Fire of Love: NZIFF Review


Fire of Love, directed by Sara Dosa, concerns itself with a pair of French volcanologists who met, fell in love and chased volcanos together - and it's mesmerising stuff.

Thanks largely to a swoon-worthy French OST and obligatory shots of explosions, Dosa threads together a narrative about Maurice and Katia Krafft that shows how their love grew through their work. It may be tinged with tragedy (as they died while exploring a volcano that had erupted) but there's nothing morose or mordant about Fire of Love.

With sequences of volcanos that show rocks falling from the skies while a pair of silver-suited explorers look on, the film crafts something that's utterly compelling and cinematically thrilling.

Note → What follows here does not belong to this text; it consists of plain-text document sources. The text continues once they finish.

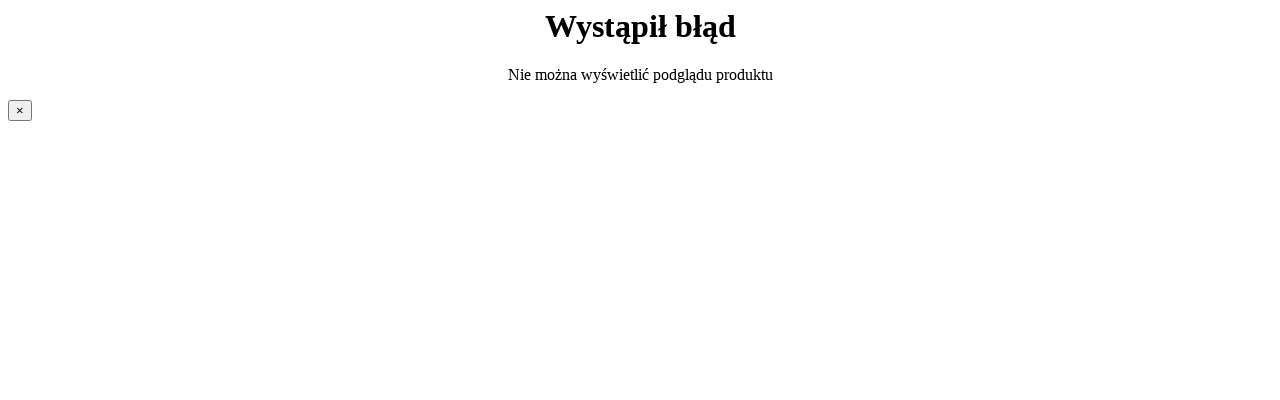

--- FILE ---
content_type: text/html; charset=UTF-8
request_url: https://www.duo-gift.pl/produkt/4026/quick-view
body_size: 113
content:
<div class="product-single-container product-single-default product-quick-view mb-0 custom-scrollbar">
	<div class="row">
		<div class="col-md-12">
			<div class="product-single-details mb-0 ml-md-4" style="position: relative; text-align: center; ">
				<h1 class="product-title">Wystąpił błąd</h1>
				<p class="mt-md-4">
					Nie można wyświetlić podglądu produktu
				</p>
			</div>
		</div><!-- End .product-single-details -->

		<button title="Close (Esc)" type="button" class="mfp-close">
			×
		</button>
	</div><!-- End .row -->
</div><!-- End .product-single-container -->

It may be the duo look like some kind of extras from a bad BBC 1970s sci fi drama, but Dosa gets under their skin (and suits) by using their original footage and thoughts on volcanos.

Initially only interested in red volcanoes (the ones whose lava flows and bubbles), the film demonstrates how their interests shifted more into exploring "grey" volcanoes, the more deadly and volatile magma beasts, which would ultimately tragically consume them.

But what Dosa does is to tell a story that celebrates their life, praises their work and elevates the duo into people you desperately want to know more about. With humble footage carefully constructed and elegaically presented, Fire of Love is an unmissably original experience that manages to be spectacularly moving.